L’émergence d’un réel renseignement européen bute donc sur la problématique de la méfiance, voire de la défiance entre les Etats, les « petits espionnages entre amis » étant une réalité bien présente bien que sous-théorisée, tant au niveau académique que professionnel. Dès lors, l’émergence d’une « CIA européenne » semble hautement improbable. D’autre part, les relations spéciales, sinon la dépendance, à l’égard des Etats les plus puissants en matière de renseignement se font au détriment de la coopération intra-européenne. Dans cette mesure, la domination américaine, avec 30 milliards de dollars de budget pour le renseignement, représente un frein majeur à une communauté européenne du renseignement.

 

 

 

« International Intelligence cooperation is something of an oxymoron »

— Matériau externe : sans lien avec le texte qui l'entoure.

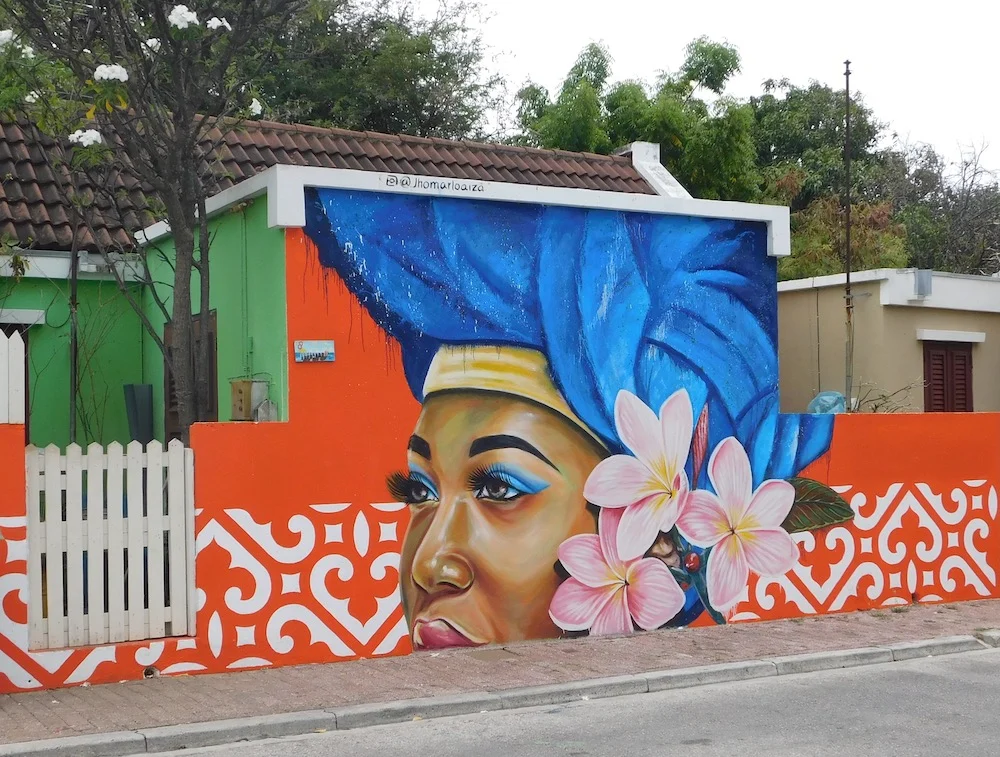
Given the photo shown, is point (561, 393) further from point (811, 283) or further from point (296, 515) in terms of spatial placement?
point (811, 283)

Ancien directeur du MI5, 2003

 

Il existe donc un authentique mouvement d’intégration du renseignement en Europe, accompagné du développement d’une capacité autonome de l’UE et de formes de coopération inégalées dans le monde. Cependant, ce mouvement souffre d’une insuffisance structurelle exprimée très clairement par les traités. L’ancien directeur du MI5 rappelait ainsi en 2003 une vérité simple mais structurante, « International Intelligence cooperation is something of an oxymoron ». Mais sans doute l’Union aspire-t-elle à dépasser les oxymores.